アメリカの製薬企業、「イノビオ」が30日に発表した臨床試験の結果によりますと、接種を受けた36人のうち、94%にあたる34人で、ウイルスの働きを弱める抗体の値が上昇したほか、免疫の働きに重要な細胞の活動が高まったことが確認されたということです。

接種後の体への影響も10人で見られましたが、接種したところが赤くなるといった軽い症状がほとんどで、重症の事例はなかったということです。

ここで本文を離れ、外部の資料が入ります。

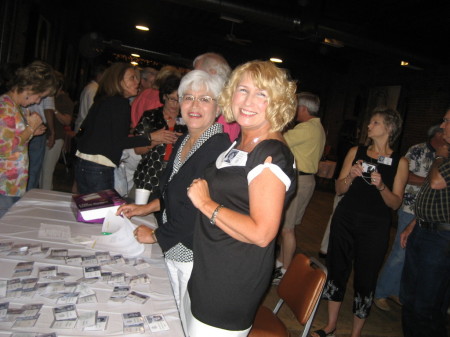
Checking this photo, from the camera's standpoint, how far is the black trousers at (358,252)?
230 centimetres

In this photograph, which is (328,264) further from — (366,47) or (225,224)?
(366,47)

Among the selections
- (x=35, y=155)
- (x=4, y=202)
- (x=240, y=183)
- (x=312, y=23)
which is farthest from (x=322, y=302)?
(x=312, y=23)

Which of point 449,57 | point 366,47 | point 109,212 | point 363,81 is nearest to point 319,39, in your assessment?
point 366,47

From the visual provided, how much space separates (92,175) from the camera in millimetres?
2535

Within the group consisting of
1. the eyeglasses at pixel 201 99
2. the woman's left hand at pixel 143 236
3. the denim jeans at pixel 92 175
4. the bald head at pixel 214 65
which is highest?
the bald head at pixel 214 65

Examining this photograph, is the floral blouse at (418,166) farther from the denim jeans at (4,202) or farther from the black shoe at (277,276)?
the denim jeans at (4,202)

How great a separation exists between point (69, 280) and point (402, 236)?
2658mm

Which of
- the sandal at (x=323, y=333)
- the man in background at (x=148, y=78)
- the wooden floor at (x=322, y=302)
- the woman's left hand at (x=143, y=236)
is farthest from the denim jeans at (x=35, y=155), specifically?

開発を担当するケイト・ブロデリック博士はNHKのインタビューに対し「とても良好な結果で、ワクチンの効果にも自信を深めた」と述べ、7月以降、より多くの人を対象にした第二、第三段階の臨床試験に進む予定を明らかにしました。新型コロナウイルスのワクチンの開発で第二段階に進むのはアメリカの企業としては2社目となります。

WHO=世界保健機関によりますと、世界では29日現在で17種類のワクチンについてヒトでの臨床試験が行われています。このうち少なくとも5種類が第二段階に進んでいて、中には年内か来年の早い時期に生産を開始できるとする見通しを示している企業もあります。

しかし、新型コロナウイルスへの抗体の働きについてはまだわかっていないことが多く残されているほか、ヒトの体への安全性を慎重に検証する必要が指摘されています。